Eastern Orthodox correctly point out that is wrong.  The Greek reads

eph ho pantes hemarton

Hoekema suggests the idiom eph ho should be translated “because” or “since.”  We still have the problem of identifying the connection between our pre-temporal sinning in Adam and Adam’s sin; nevertheless, Scripture seems to affirm it.  The problem remaining is that those who haven’t yet lived are said “to have sinned.”

Christ in Eastern Thought: Damascene (8)

Defines nature as “a species which can’t be divided into other species” (154, quoting PG 94, col. 593).

Hypostasis: existence by itself (155).

“The Word has the initiative in the work of the Incarnation, and it is evident that the theory of enhypostasis while asserting and underlying Christ’s humanity, shows in an unequivocal way the primordial greatness of the divinity” (156).  No one will accuse John of Damascus of being a monothelite; in fact, his statement appears to be a restatement of the instrumentalization thesis.   Calvinists never say that Christ’s divinity overrides his humanity, or that the Holy Spirit mechanistically does so.  But if Calvinists are to be accused of monothelitism because the divine nature has precedence over the human nature, then the charge must also extend to John of Damascus.

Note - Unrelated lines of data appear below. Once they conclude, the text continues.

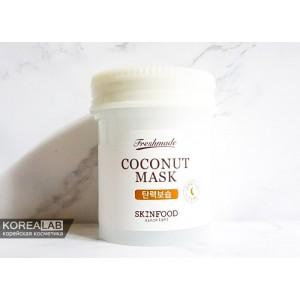 Подтягивающая маска для лица с кокосом SKINFOOD Freshmade Coconut Mask - 90ml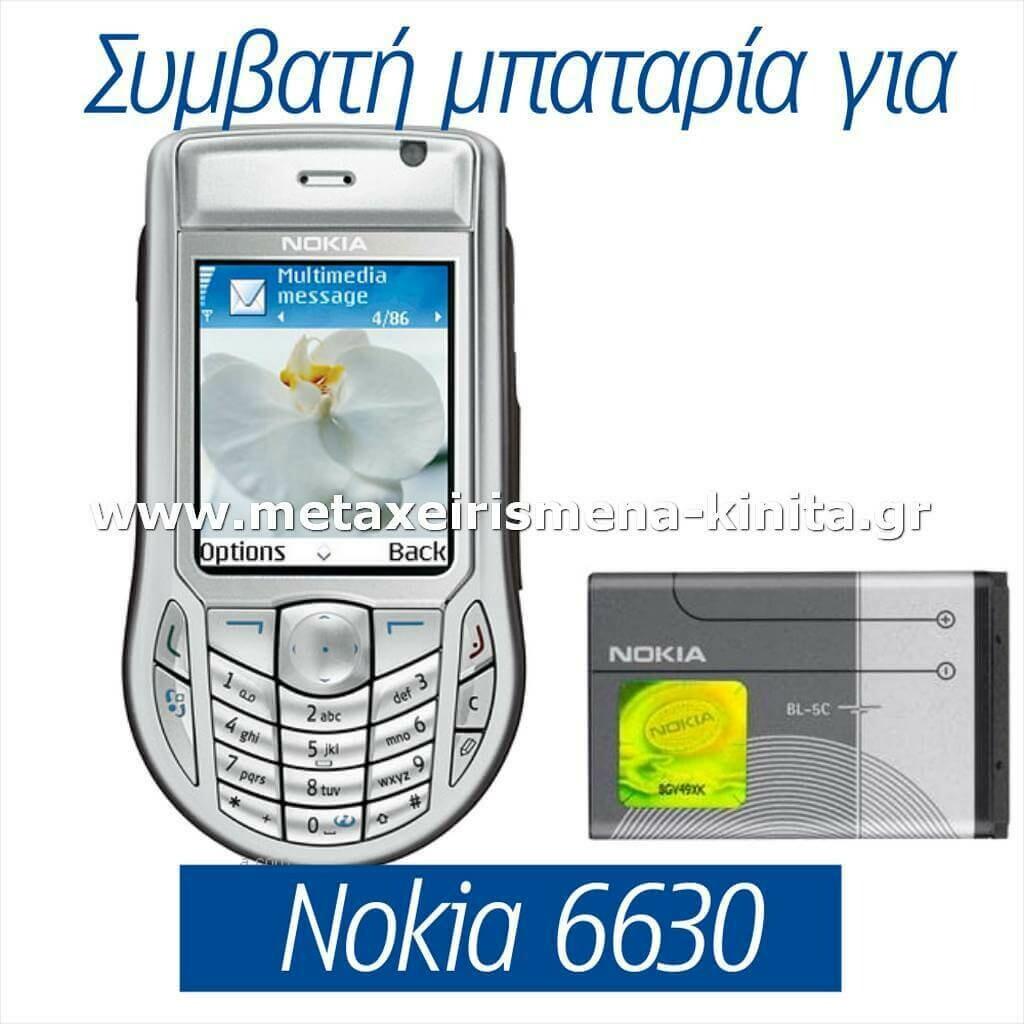 Μπαταρία για Nokia 6630 συμβατή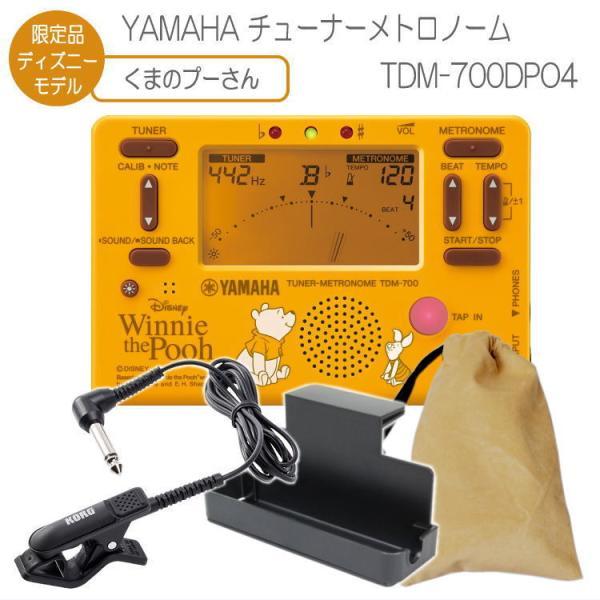 YAMAHA チューナーメトロノーム くまのプーさん TDM-700DPO4 クリップマイク(BK)&譜面台トレイ&ケース付き(ヤマハ TDM700DPO4)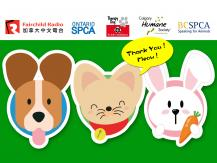 FR Promotes Animal Well-being in a National Campaign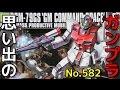582 1/144  RGM-79GS 「ジム・コマンド(宇宙仕様)」 HG  『HG UNIVERSAL CENTURY』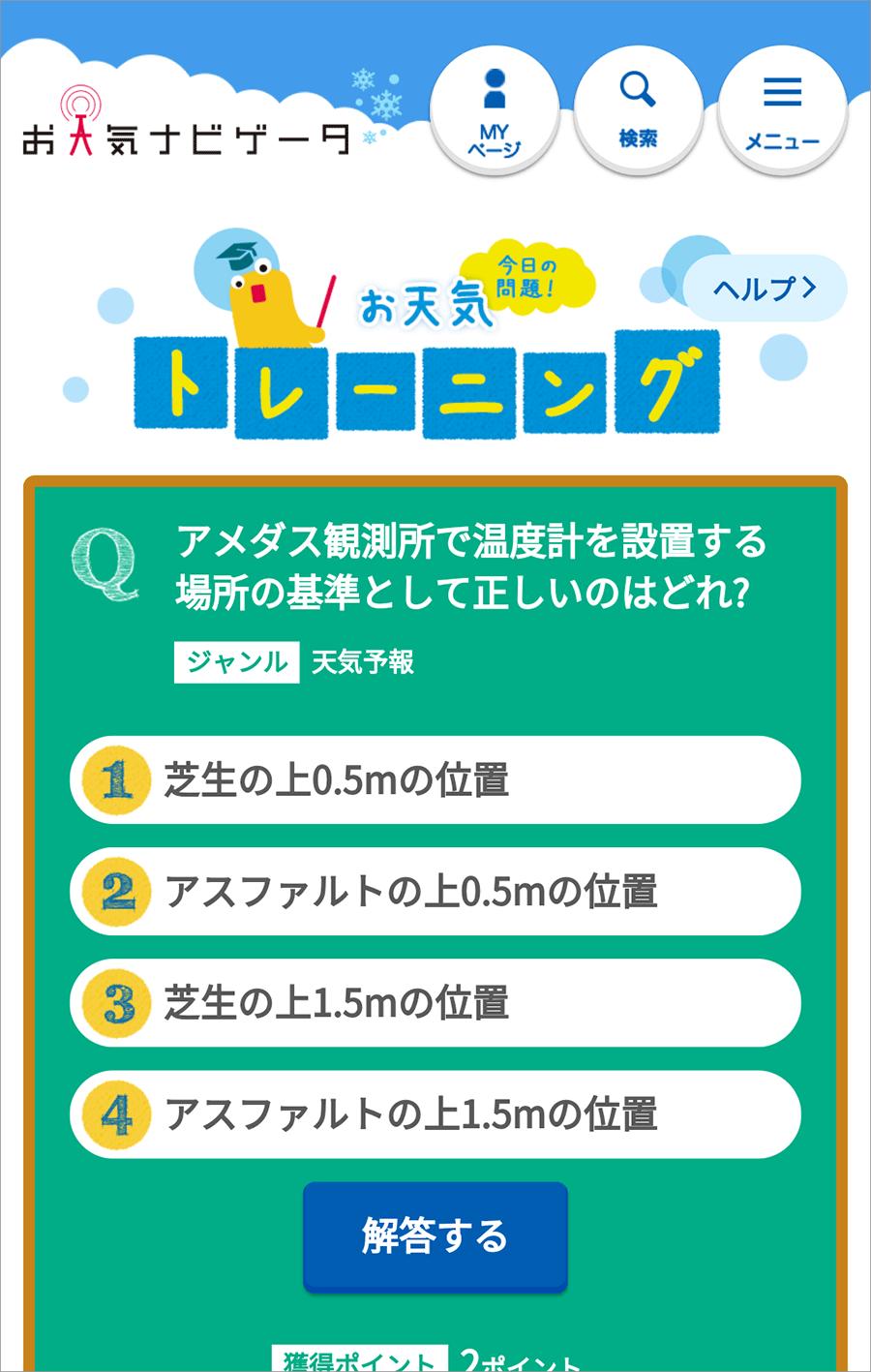 お天気トレーニングサンプル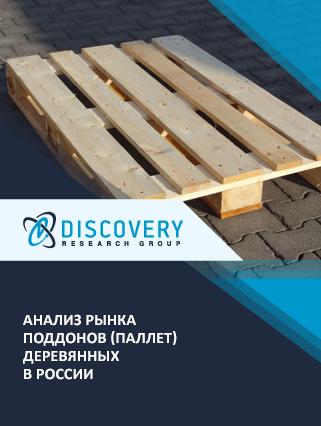 Маркетинговое исследование - Анализ рынка поддонов (паллет) деревянных в России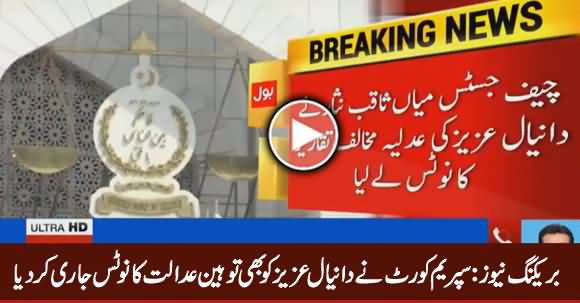 Breaking News: Supreme Court Issues Contempt Notice to Daniyal Aziz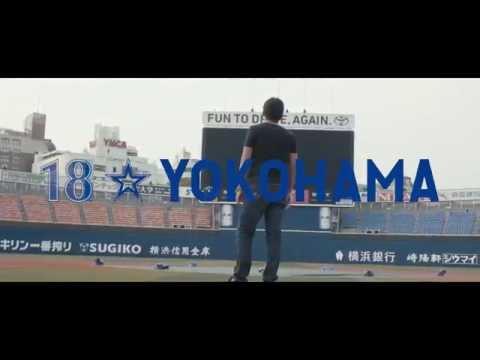 18 ☆ YOKOHAMA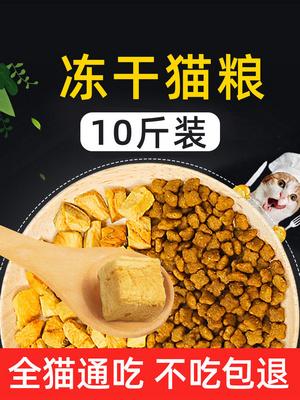 上新2020猫粮10斤装幼猫成猫通用型主粮增肥发腮猫饭营养流浪猫冻优惠券
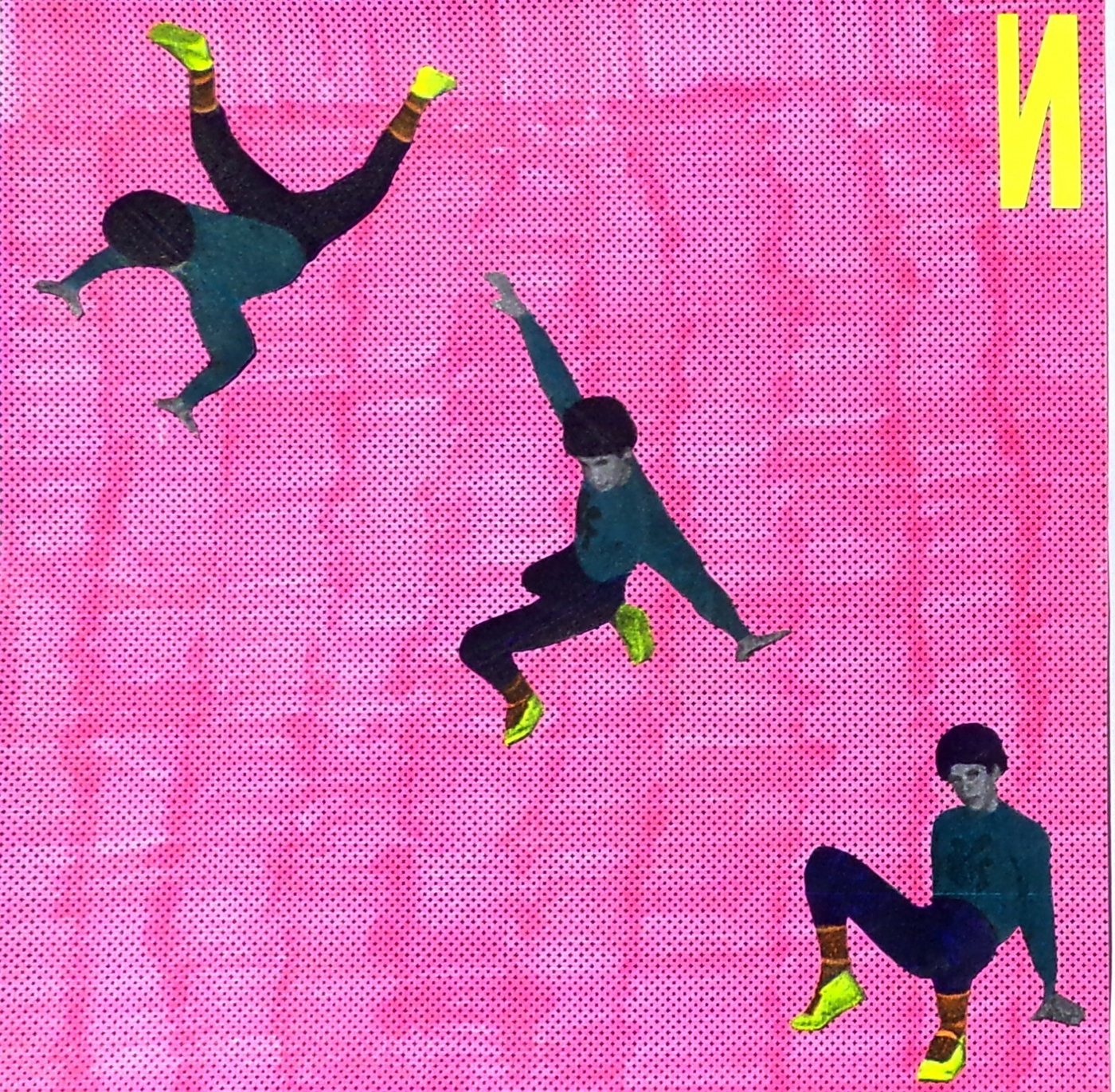 rap 90s cd Gabriele vinyl edicion de lujo fadu cover color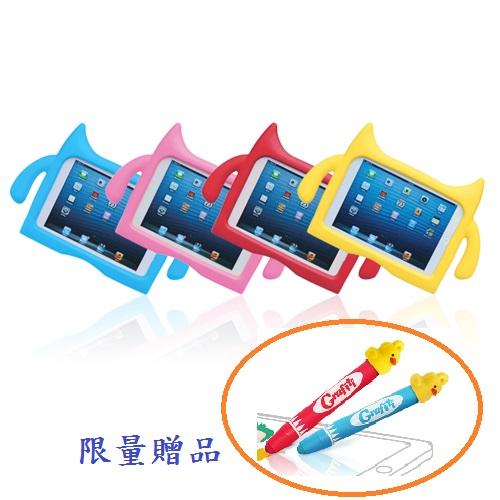 iPadding mini兒童平板保護套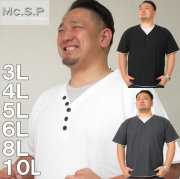 大きいサイズ メンズ Mc.S.P-フェイクレイヤード 半袖 Y ヘンリーネック Tシャツ(メーカー取寄)3L/4L/5L/6L/8L/10L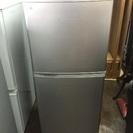 2009年 三洋 137L 冷蔵庫 売ります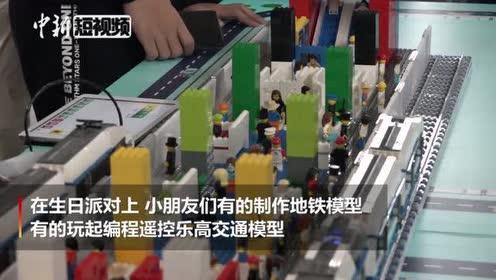 """北京交通开放日:60余名网友走进""""地铁摇篮"""""""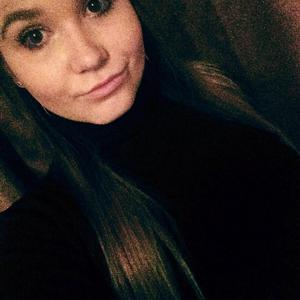 Екатерина, 23 года, Тосно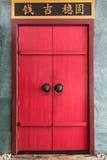Πόρτα της Κίνας Στοκ Φωτογραφίες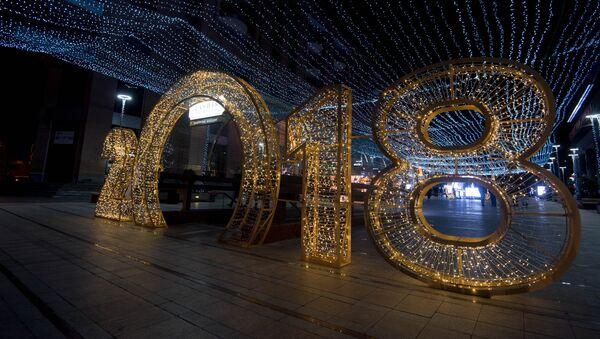 Новогодние иллюминации Еревана - Sputnik Արմենիա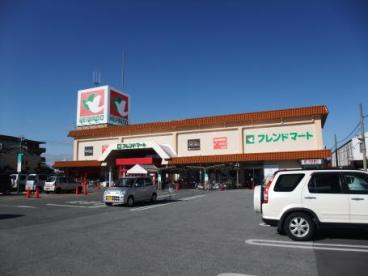 平和堂 大薮店の画像1
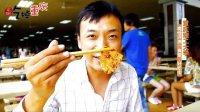 体验高校饭菜之魔性评测重庆理工大学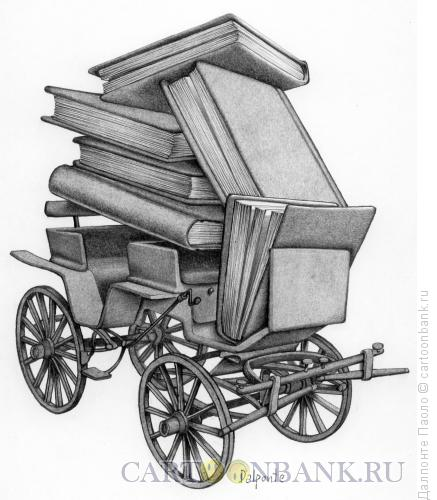 Карикатура: Книги на повозке, Далпонте Паоло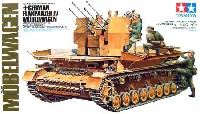 ドイツ 4号対空戦車 メーベルワーゲン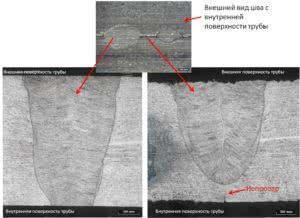 Панорамное изображение поперечных сечений сварного соединенияДефект, обнаруженный в исследуемом сварном соединении, является непроваром корня шва - несплавлением вследствие неполного расплавления кромок основного металла или поверхности ранее выполненных валико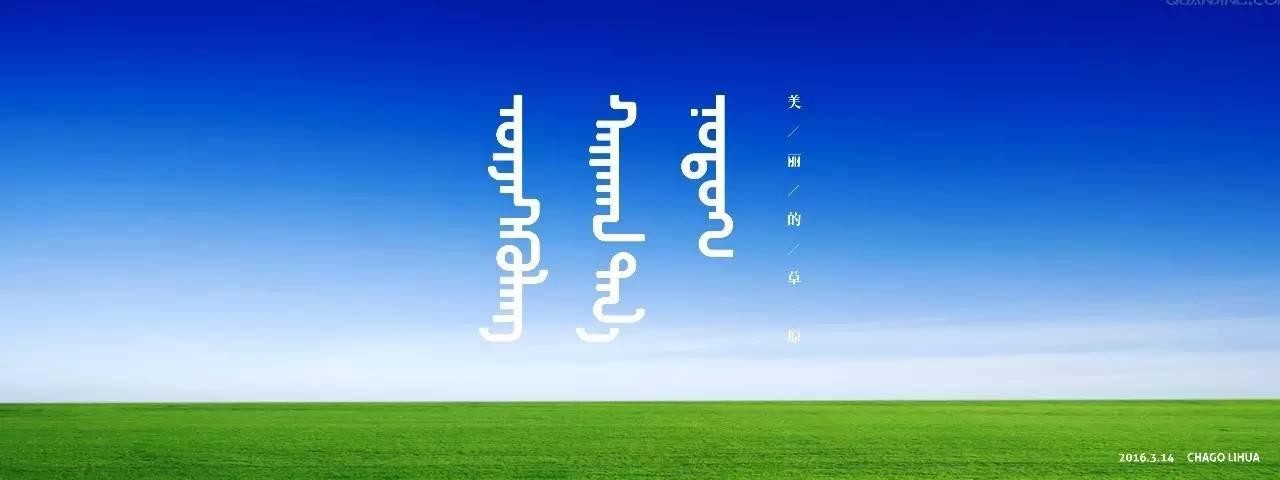 【原创】蒙语字体设计 第4张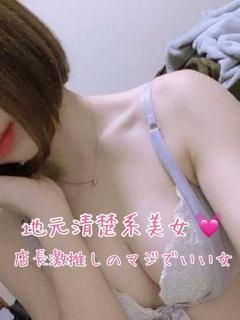 りく♡地元の黒髪Eぱい清楚美女♡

Jesus’s hypostasis:  “constitutes or represents, in a sense, the whole of mankind” (160).  Reformed would say that Jesus represents the whole of mankind, but on covenantal not metaphysical grounds.

original sin: “Sin is not in nature but in the free choice” (162).  “The Greek Fathers conceived original sin as first of all hereditary mortality that mainatined mankind under the devil’s control” (162-163).  The consequence of the sin is that the soul submitted to the body.

John goes on to state that Christ only assumed the incorruptible passions like hunger and death, and not the passions leading to sin.  Interestingly, this isn’t that far removed from the Reformed contention that sin is accidental to the human nature and not a positive principle (cf Charles Hodge).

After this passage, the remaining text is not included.